Mr. Rich sued alleging breach of contract and Employee Retirement Income Security Act (“ERISA”) claims.

The 9th Circuit did not agree with Mr. Rich and upheld that the plan was not subject to ERISA (more details can be read in that blog). In arriving at their conclusion, they turned to the “purpose” of the plan as defined by the plan, and corroborating actions and communications within the company that further supported the stated purpose. That plan’s purpose was defined as “to provide incentives for [BAH] Officers to continue to serve as employees of the Company and its subsidiaries.”  Sound familiar? That’s not too far off from the Equity Incentive Plan purpose language above, right?
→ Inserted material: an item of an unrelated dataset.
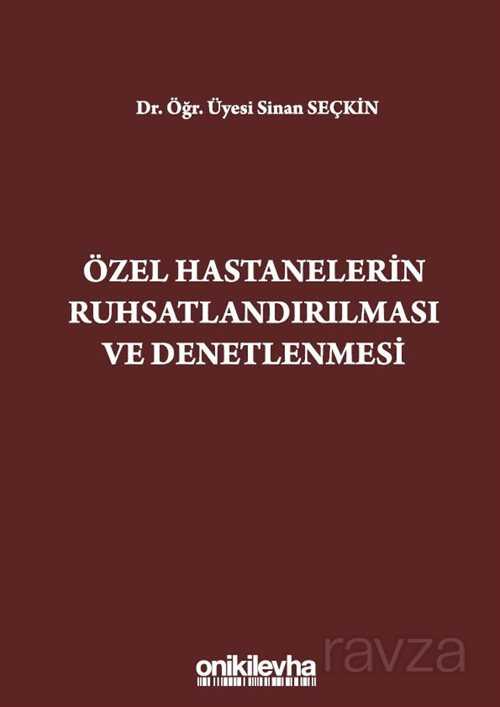 Dr. Öğr. Üyesi Sinan SEÇKİN

ÖZEL HASTANELERİN RUHSATLANDIRILMASI VE DENETLENMESİ

onikilevha

ravza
It appears that, in this case, it was the plan’s own language that played a significant role in helping the 9th Circuit decide to uphold that the plan was not subject to ERISA (and therefore the former employee was not entitled to further gain from the shares post repurchase).

Bishop suggests that this case may be something for companies to consider when responding to item 1(a) on the Form S-8. The choice of words there could be an important factor in helping to clearly define the true intended purpose of a stock plan (“Briefly state the general nature and purpose of the plan, its duration, and any provisions for its modification, earlier termination or extension to the extent that they affect the participants.”) and their corresponding entitlements. This is something for all stock plan drafters to consider. Certainly for those involved in drafting new plans or the S-8 process – even if it’s just reviewing the documents, it’s something to raise as a point of discussion. While your stock plan may not be subject to an ERISA-based challenge, there could certainly be other challenges that arise. That’s why having a clear and solid intention behind all that plan language, supported by administration practices that reiterate and corroborate those intentions, really does matter. It turns out that those many pages of plan terms are important after all.